-- Task brief --
Which lines run from the start of the data below to the line containing "moving: 50%"? Set them down exactly, with none added.

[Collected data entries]

********

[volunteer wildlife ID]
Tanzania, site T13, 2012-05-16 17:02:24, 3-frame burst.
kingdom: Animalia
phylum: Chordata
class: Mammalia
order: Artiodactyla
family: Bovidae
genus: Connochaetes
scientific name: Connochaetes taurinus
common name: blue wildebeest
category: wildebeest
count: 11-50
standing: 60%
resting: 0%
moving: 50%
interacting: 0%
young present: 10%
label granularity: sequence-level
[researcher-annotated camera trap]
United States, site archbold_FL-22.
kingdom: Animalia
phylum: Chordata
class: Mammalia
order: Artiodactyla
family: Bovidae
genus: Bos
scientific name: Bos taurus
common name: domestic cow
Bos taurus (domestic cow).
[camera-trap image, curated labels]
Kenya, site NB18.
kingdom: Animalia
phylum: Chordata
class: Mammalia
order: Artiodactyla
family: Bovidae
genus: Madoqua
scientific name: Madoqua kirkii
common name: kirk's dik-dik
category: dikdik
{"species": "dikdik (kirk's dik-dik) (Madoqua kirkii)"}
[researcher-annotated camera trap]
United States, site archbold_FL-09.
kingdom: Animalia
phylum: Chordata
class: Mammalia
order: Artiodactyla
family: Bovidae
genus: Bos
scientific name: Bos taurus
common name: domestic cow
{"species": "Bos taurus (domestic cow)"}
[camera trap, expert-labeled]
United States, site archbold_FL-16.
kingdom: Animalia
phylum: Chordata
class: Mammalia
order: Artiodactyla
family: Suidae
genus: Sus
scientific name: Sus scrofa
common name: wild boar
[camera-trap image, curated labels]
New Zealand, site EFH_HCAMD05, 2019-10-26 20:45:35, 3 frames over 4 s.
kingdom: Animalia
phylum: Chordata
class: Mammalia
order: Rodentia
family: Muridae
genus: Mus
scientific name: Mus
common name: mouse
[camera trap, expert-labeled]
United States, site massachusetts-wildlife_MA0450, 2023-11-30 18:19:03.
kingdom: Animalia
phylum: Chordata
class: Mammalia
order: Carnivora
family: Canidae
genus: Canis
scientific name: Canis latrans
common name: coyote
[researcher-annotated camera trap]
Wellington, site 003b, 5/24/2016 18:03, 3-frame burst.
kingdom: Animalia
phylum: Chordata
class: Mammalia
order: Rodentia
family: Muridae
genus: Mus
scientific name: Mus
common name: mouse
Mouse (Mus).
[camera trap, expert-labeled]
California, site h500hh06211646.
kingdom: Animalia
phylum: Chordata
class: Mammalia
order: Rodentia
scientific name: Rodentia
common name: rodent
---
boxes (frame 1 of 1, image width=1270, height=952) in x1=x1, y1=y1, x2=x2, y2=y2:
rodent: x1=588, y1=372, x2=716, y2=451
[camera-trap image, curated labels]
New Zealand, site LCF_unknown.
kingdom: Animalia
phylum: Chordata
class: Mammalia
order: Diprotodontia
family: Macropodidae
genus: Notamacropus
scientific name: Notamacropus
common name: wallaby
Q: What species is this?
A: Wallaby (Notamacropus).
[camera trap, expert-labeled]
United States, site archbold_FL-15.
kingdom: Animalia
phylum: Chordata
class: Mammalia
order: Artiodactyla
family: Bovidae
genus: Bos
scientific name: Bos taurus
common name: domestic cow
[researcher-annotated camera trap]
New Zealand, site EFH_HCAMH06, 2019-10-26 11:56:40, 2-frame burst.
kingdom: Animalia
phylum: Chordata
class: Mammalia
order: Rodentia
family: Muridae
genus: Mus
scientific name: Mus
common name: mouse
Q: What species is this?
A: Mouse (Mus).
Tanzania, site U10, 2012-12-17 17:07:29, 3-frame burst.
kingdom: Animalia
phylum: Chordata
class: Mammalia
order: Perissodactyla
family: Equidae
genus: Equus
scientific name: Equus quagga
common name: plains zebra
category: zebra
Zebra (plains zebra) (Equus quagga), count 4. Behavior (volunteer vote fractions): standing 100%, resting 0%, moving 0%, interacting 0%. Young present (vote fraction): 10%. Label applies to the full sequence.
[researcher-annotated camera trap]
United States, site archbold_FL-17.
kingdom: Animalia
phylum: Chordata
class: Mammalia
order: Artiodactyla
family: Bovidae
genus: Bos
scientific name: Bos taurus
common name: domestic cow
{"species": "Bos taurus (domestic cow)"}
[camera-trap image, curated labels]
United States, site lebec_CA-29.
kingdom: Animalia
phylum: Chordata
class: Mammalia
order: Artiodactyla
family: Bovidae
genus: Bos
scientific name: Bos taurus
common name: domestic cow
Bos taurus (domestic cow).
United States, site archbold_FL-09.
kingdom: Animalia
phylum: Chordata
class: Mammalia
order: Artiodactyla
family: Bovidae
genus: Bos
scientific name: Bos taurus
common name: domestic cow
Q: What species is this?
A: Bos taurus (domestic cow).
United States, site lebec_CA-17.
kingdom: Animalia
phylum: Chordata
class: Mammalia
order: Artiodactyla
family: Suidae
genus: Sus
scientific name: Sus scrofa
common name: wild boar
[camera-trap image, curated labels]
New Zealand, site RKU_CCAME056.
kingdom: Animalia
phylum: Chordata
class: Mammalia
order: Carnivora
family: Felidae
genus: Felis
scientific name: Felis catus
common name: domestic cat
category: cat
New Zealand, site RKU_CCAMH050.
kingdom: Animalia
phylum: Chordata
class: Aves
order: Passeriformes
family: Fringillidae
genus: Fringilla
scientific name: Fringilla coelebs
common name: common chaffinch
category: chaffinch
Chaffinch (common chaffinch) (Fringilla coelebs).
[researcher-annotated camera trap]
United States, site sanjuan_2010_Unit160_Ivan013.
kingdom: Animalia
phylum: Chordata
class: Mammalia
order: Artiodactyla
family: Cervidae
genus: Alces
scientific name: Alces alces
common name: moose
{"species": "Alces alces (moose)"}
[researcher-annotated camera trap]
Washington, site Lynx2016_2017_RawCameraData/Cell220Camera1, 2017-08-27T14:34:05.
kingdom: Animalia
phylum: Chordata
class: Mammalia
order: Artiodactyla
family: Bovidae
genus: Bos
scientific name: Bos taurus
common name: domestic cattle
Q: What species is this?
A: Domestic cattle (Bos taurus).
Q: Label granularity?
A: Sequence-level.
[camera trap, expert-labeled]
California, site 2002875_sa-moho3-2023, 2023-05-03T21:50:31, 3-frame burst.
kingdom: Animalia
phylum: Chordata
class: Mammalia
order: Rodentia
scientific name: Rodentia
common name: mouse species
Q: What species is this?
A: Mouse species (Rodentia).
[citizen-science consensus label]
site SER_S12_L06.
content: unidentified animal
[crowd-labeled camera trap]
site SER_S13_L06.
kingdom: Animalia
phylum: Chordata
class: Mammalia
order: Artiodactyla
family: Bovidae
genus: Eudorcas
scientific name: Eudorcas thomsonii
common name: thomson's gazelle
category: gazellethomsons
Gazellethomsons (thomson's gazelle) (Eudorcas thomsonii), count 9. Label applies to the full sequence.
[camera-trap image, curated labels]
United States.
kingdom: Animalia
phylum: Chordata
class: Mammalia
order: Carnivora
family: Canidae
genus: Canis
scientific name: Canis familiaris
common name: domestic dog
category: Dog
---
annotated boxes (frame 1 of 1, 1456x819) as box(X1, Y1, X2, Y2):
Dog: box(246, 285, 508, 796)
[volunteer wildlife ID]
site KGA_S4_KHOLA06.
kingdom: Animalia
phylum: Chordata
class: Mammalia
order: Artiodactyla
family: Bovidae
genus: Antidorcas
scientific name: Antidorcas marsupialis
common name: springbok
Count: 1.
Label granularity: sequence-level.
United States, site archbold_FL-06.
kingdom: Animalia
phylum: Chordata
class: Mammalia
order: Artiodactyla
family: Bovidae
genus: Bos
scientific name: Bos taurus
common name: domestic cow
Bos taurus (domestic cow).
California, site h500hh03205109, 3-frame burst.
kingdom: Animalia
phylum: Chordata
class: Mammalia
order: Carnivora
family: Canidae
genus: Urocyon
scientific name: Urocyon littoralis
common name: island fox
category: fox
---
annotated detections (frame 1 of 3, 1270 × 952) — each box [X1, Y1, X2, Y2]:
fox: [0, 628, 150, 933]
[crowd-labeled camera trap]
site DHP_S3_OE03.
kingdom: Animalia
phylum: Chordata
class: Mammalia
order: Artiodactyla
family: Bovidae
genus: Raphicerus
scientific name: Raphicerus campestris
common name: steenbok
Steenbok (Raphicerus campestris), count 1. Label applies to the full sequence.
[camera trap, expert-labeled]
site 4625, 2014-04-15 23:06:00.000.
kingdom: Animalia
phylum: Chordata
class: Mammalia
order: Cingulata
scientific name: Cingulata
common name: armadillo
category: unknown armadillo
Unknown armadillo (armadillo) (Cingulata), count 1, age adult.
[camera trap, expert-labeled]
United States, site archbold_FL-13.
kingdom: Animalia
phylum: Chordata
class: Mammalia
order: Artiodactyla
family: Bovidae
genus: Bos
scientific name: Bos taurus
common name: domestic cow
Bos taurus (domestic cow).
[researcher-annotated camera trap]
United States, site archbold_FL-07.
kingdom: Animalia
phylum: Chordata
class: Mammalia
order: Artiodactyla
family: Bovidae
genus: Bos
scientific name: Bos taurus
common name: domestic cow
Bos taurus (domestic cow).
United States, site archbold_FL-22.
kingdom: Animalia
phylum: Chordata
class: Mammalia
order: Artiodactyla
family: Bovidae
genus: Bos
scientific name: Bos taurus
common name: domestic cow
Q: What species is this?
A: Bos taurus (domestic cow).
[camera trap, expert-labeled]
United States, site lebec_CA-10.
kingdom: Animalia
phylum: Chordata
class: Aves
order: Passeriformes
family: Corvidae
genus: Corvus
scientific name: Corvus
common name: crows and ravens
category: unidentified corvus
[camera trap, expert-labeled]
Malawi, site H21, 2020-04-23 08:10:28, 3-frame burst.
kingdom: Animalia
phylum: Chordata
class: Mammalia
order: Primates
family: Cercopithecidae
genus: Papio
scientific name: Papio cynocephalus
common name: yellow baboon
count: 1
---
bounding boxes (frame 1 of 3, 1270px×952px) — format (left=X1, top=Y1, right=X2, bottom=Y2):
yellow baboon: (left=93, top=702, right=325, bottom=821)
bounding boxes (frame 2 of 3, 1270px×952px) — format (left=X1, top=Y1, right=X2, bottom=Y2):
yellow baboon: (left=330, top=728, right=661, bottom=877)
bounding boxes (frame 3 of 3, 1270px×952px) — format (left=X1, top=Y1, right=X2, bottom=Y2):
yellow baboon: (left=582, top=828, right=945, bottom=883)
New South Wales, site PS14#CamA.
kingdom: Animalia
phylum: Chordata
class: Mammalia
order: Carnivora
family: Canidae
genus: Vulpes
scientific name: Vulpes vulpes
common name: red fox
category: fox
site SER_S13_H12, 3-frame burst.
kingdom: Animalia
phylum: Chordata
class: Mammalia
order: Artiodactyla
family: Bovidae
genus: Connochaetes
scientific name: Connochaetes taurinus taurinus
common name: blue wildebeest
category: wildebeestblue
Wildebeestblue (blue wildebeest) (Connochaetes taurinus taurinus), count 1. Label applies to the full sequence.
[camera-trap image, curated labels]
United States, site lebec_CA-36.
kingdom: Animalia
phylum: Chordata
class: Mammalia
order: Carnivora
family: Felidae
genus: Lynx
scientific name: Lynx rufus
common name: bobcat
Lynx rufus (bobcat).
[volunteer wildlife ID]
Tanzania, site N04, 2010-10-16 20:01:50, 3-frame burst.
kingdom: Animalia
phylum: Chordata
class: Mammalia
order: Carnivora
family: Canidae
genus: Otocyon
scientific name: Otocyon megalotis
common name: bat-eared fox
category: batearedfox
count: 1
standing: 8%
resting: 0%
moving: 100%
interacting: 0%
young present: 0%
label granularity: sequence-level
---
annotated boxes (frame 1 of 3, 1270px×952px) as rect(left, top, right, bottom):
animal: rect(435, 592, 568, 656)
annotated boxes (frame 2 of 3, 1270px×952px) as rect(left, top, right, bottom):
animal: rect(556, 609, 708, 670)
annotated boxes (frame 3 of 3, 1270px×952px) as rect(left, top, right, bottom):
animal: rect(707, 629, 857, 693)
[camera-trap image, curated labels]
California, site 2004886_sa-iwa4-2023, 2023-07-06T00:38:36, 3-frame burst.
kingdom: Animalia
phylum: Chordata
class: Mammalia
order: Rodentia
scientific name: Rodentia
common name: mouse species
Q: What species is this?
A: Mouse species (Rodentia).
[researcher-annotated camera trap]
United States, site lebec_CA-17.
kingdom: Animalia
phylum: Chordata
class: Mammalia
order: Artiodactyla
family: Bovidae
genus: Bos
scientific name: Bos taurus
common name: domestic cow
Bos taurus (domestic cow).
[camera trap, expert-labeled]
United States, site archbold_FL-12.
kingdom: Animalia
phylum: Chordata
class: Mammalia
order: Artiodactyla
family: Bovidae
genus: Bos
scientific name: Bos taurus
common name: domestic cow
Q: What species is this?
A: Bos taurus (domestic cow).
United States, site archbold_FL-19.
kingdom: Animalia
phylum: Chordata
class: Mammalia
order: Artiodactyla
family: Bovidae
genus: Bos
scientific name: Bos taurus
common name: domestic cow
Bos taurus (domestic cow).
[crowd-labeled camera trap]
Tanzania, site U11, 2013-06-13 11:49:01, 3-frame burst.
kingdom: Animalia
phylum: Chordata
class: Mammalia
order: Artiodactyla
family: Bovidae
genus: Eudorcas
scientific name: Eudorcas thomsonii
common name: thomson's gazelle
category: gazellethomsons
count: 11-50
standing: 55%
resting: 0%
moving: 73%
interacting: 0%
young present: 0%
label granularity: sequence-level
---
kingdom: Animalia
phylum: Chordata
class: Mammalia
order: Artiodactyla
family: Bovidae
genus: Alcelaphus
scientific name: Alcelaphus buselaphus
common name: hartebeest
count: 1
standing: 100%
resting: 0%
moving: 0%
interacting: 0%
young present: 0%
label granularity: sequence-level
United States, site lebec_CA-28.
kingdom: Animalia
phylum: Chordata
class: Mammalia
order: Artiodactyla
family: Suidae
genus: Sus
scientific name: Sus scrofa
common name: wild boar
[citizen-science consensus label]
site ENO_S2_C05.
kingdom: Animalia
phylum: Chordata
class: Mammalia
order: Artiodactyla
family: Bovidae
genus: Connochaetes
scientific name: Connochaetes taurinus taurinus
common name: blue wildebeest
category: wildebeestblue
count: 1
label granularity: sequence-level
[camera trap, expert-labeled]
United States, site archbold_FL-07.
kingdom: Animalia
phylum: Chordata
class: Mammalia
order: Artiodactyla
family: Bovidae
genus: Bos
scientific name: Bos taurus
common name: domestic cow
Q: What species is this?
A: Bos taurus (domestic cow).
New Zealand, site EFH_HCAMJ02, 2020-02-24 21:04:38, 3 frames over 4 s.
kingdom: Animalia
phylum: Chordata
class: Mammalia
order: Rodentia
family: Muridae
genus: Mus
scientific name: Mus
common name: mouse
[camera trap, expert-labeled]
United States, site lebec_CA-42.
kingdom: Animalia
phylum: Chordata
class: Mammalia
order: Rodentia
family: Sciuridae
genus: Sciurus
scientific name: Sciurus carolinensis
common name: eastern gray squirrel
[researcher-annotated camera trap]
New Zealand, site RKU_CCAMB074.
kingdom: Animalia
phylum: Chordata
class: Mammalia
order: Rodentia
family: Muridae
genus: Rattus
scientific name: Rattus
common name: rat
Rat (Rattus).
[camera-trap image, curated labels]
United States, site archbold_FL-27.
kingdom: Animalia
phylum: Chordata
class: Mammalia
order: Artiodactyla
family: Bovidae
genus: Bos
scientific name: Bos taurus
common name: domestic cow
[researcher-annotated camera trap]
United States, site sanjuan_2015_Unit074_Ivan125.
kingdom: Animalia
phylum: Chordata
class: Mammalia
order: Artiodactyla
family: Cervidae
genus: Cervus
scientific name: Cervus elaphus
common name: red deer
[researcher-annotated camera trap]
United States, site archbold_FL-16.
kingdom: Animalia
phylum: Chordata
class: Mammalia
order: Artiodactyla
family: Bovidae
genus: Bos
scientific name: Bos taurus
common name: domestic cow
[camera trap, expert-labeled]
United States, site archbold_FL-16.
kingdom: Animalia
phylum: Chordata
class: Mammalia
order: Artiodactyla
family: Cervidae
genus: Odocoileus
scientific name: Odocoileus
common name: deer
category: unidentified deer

********

-- Task response --
[volunteer wildlife ID]
Tanzania, site T13, 2012-05-16 17:02:24, 3-frame burst.
kingdom: Animalia
phylum: Chordata
class: Mammalia
order: Artiodactyla
family: Bovidae
genus: Connochaetes
scientific name: Connochaetes taurinus
common name: blue wildebeest
category: wildebeest
count: 11-50
standing: 60%
resting: 0%
moving: 50%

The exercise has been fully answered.